### Study text:
Paper: Core-shell particles really are invisible to cells

In a recent research paper, we have tried to shed light on a few questions that are holding back the development of nanoparticles for medicine. Can nanoparticles really be made “stealth” for cells in the body? Are there mechanical mechanisms induced by the constant flow of body fluids that aid the detection and uptake of nanoparticles? Is the weak correlation between lab and in vivo results due to the choice of too simplified cell systems?

Nanoparticles with dense shells of hydrated polymers have been in clinical use since the 1990s. Since then, they have become workhorses in modern medicine in the form of imaging contrast agents and drug delivery vehicles. They are also increasingly being used for therapy and theranostics. Although unsurpassed in performance, their efficacy has fallen short of expectations.

Researchers at the Institute for Biologically Inspired Materials (BIMat) are searching for the missing understanding that would make it possible to improve nanoparticles used in medicine. This research is made possible by exquisitely well-defined model systems developed in an ERC project. Such model systems allow for investigating individual parameters in the interaction of nanoparticles and cells.

In our recent publication “Poly(ethylene glycol) Grafting of Nanoparticles Prevents Uptake by Cells and Transport Through Cell Barrier Layers Regardless of Shear Flow and Particle Size” in ACS Biomaterials Science & Engineering, we showed that small nanoparticles with dense poly(ethylene glycol) brushes are not taken up by cells or passing between cells in epithelial barrier layers. These results were independent of the investigated cell types, which covered a broad range of cells relevant to the tissues that are known to be exposed to nanoparticles in this size range. Furthermore, we showed that mechanical stimuli in the form of shear flow did not influence cell uptake, as had been indicated in some previous studies using particles of larger size.

### Tasks to perform:
1. Answer these questions about the nanoparticle text:
(a) Since when have nanoparticles with dense shells of hydrated polymers been in clinical use?
(b) What kind of project produced the model systems used in the research?
(c) Which journal published the paper?
2. Print the nanoparticle text exactly, starting at "Researchers at the" and ending at "nanoparticles and cells.".

### Entries provided:
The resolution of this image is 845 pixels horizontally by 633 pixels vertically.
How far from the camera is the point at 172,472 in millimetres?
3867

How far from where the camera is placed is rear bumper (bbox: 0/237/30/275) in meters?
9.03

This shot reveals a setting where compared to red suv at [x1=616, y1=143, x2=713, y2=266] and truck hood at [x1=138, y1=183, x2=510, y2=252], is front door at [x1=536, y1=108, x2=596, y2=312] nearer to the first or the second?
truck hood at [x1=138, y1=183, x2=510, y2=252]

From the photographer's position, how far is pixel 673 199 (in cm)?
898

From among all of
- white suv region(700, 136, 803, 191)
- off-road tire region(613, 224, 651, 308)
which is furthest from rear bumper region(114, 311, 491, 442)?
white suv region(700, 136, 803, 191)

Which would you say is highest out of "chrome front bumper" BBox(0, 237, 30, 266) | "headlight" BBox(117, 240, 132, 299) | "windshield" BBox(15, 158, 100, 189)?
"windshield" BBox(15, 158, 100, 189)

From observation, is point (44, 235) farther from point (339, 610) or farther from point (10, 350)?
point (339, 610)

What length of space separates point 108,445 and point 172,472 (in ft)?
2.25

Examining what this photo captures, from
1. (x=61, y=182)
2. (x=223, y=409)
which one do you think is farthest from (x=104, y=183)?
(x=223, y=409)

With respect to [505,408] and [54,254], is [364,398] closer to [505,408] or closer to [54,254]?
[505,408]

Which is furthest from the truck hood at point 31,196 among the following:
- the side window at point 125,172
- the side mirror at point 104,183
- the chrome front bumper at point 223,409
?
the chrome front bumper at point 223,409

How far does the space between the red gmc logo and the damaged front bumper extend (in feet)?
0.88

### Answers below:
1.
(a) Since the 1990s.
(b) An ERC project.
(c) ACS Biomaterials Science & Engineering.

2.
Researchers at the Institute for Biologically Inspired Materials (BIMat) are searching for the missing understanding that would make it possible to improve nanoparticles used in medicine. This research is made possible by exquisitely well-defined model systems developed in an ERC project. Such model systems allow for investigating individual parameters in the interaction of nanoparticles and cells.